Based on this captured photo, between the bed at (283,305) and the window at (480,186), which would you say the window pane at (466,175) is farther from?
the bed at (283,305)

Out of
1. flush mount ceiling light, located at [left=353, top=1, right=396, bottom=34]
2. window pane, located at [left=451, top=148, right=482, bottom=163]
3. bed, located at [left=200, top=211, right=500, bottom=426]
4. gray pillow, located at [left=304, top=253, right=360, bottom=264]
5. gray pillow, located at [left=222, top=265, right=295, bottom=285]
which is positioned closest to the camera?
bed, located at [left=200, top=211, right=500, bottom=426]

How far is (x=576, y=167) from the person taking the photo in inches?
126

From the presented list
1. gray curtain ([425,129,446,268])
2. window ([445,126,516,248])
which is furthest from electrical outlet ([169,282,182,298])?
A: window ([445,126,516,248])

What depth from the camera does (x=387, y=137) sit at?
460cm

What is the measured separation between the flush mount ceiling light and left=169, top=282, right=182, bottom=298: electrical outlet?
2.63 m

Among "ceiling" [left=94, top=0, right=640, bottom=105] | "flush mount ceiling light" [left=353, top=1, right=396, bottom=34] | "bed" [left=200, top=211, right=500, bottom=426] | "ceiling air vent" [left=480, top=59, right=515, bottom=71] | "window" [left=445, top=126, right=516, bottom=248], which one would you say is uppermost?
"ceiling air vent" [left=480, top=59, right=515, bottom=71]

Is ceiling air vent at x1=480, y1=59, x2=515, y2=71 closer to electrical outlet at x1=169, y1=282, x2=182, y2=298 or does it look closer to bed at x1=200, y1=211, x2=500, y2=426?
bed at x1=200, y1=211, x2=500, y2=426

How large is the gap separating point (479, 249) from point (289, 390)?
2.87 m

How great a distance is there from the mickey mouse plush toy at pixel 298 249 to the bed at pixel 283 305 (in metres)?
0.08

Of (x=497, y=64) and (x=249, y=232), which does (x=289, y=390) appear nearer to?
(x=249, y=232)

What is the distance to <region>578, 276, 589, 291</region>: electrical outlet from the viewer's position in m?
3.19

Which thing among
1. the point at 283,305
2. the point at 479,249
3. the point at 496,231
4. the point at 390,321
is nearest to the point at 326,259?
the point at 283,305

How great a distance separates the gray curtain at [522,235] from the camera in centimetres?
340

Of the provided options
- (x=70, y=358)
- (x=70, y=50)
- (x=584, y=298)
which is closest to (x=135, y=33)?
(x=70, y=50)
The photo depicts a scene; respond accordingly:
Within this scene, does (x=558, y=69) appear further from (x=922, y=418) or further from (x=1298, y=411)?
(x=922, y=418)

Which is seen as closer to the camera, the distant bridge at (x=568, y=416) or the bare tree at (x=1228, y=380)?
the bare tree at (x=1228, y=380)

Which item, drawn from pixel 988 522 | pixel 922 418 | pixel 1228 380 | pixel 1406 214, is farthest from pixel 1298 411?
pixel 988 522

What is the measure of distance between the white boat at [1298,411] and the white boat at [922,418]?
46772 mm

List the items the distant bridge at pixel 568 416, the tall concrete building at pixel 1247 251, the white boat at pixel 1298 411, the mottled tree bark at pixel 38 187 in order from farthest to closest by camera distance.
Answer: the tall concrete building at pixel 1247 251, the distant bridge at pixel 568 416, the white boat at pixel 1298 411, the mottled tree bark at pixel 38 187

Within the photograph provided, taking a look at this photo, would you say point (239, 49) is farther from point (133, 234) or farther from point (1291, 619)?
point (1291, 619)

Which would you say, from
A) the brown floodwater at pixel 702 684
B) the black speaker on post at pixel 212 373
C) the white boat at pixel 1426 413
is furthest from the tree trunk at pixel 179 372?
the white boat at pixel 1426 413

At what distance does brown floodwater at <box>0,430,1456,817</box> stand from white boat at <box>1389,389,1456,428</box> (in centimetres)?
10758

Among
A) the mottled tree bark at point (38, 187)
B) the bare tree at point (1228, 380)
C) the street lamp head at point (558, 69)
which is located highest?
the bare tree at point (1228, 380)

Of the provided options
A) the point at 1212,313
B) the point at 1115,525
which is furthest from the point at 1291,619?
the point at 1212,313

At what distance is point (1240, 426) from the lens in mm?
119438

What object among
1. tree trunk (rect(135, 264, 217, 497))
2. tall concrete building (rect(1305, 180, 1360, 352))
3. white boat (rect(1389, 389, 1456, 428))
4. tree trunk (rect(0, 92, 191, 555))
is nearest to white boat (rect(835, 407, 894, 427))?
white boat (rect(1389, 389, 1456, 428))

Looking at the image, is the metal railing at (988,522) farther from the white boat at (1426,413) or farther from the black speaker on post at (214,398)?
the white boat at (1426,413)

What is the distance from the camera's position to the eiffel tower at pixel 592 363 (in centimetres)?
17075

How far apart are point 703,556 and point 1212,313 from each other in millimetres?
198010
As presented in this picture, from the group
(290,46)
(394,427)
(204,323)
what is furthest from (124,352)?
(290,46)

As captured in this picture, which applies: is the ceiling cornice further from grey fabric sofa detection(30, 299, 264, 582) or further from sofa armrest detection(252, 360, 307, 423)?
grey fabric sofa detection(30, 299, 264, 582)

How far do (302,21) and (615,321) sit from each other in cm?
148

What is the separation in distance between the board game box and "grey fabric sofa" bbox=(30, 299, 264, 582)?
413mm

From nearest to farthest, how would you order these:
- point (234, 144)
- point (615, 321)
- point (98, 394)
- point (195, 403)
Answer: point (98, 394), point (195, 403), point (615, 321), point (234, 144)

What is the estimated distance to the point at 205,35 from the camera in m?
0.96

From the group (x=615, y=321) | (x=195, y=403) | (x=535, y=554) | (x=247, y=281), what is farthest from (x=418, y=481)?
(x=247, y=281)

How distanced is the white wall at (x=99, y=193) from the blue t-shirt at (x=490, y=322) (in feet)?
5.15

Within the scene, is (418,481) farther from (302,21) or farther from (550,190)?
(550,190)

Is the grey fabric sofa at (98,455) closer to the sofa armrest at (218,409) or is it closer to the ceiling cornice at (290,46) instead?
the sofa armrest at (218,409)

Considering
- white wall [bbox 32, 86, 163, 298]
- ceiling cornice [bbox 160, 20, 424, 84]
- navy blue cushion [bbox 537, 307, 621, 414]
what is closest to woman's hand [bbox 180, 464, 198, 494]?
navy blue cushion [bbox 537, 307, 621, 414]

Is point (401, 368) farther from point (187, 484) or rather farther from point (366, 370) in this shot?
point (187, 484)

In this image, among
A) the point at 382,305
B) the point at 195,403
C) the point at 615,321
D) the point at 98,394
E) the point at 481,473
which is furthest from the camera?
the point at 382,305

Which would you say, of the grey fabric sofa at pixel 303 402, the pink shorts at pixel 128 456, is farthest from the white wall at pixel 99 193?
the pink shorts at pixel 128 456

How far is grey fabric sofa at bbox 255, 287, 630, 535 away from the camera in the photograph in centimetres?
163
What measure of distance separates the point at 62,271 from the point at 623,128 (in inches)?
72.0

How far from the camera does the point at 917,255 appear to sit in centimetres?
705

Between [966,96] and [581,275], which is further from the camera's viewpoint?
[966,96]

====================

• **TASK INSTRUCTIONS**:
Locate every line above that contains the word "each". Copy those lines out in full.

• **WRITTEN SOLUTION**:
How far apart are point 703,556 and point 1212,313 from each other in millimetres?
How far do (302,21) and (615,321) sit from each other in cm?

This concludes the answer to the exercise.